The numerical simulations of (1) are given in Figs. 6, 7 and 8 with different fractional orders \(\alpha =0.95,\ 0.9, \ 0.85\), and \(c=3.5\)(left), \(c=1\)(right). We notice that the convergence speed is affected by the values of the fractional order as well as the parameter c.

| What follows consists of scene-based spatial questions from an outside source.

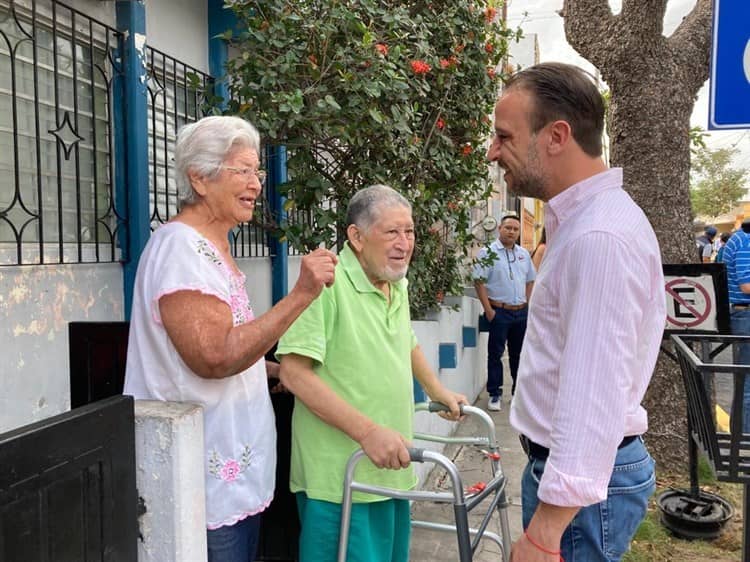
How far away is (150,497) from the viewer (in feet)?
4.52

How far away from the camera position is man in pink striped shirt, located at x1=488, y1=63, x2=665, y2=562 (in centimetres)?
144

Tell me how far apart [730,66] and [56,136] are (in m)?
3.00

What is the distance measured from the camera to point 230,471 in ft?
6.03

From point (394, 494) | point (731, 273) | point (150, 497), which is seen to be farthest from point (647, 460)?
point (731, 273)

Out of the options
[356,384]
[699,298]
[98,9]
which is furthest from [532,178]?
[98,9]

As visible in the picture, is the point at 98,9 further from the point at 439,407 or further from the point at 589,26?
the point at 589,26

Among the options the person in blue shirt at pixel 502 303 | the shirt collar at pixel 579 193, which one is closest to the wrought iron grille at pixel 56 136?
the shirt collar at pixel 579 193

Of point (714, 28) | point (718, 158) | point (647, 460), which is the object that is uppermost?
point (718, 158)

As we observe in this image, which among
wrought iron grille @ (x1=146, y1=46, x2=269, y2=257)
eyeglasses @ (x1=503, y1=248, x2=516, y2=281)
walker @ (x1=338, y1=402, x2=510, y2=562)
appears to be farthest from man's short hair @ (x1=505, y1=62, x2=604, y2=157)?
eyeglasses @ (x1=503, y1=248, x2=516, y2=281)

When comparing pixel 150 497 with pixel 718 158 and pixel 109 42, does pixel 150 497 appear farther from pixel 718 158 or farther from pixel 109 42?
pixel 718 158

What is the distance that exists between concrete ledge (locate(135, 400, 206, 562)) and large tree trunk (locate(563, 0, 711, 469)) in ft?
13.7

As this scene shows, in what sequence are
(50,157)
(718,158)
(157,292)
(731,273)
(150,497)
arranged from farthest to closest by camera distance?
(718,158) < (731,273) < (50,157) < (157,292) < (150,497)

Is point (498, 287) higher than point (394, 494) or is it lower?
higher

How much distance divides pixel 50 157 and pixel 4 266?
73 centimetres
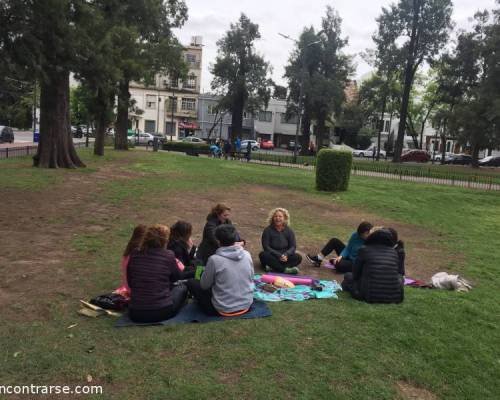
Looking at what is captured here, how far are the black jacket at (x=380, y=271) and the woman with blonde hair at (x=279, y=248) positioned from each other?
5.47 feet

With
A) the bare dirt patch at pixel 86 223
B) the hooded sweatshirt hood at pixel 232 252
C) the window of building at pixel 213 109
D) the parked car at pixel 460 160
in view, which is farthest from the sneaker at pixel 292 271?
the parked car at pixel 460 160

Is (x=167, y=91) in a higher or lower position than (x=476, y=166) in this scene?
higher

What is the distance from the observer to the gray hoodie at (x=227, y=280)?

We arrive at the following Remarks:

Remark 1

When fractional order \(\alpha =1\) and time delay \(\tau =0\), the system (1) reduces to system given by Khajanchi in [11]. Figures 1, 2, 3, 4, 5, 6, 7 and 8 show the fractional order enlarges the stability regions compared with the corresponding integer-order differential systems. The unstable equilibrium of an integer-order model may be stable in a fractional-order model. Moreover, time delays enrich the dynamics of the model and increase its complexity.

Remark 2

It should be noted that the lower threshold value of \(c<c_{r}=1.5\) gives the system behavior is stable. If we increase the value of \(c>c_{r}\), the system exhibits an unstable behavior. When \(\tau =1< \tau ^\star \), the system demonstrates stable behavior, whereas \(\tau =2.5>\tau ^{\star }\) the system displays an unstable behavior. We choose the conversion coefficient c and time-delay \(\tau \) as bifurcation parameters, as they play an effective role in dynamics of the system.

Remark 3

The combination of a delay time and fractional order in the model can lead to a notable increase in the complexity of the observed behavior, as the solution is continuously depends on all the previous states. However, the presence of fractional-order damps the oscillatory behaviors of the model.

5 Conclusion

In this paper, we introduced a fractional-order prey–predator system with time delay in which predators are divided into juvenile and adult predators using Monod–Haldane-type response function. We also discussed the local and global stability results of all the feasible equilibrium states of the system. Some interesting and new sufficient conditions are discussed for the local asymptotic stability results of stage structured prey–predator model with fractional order. We defined a suitable Lyapunov functional, to successfully obtain the global stability at interior equilibrium point of the model. The fractional order in prey–predator system improves the stability results and sometime damps the oscillation behaviors of solutions. Time delay in the model can destabilize a stable equilibrium to become unstable and stabilize an unstable equilibrium point. A Hopf bifurcation occurs when the time delay passes through its critical value. Moreover, we studied the bifurcation diagram in terms of conversion rate c. For the low-value of conversion rate c, the system shows a stable behavior and for the upper-threshold value of c, the system becomes unstable. If we increase the value of c from prey spices to juvenile predators, the prey species x(t) goes to extinction whereas the juvenile predators y(t) become larger which lead to a catastrophe for the prey community. The high magnitude of conversion coefficient c indicates that the juvenile predators get more foods and nutrients. As a result, the juvenile predators are able to produce high biomass. The numerical simulations, shown in Figures  1, 2, 3, 4, 5, 6, 7 and 8, verified the obtained theoretical results.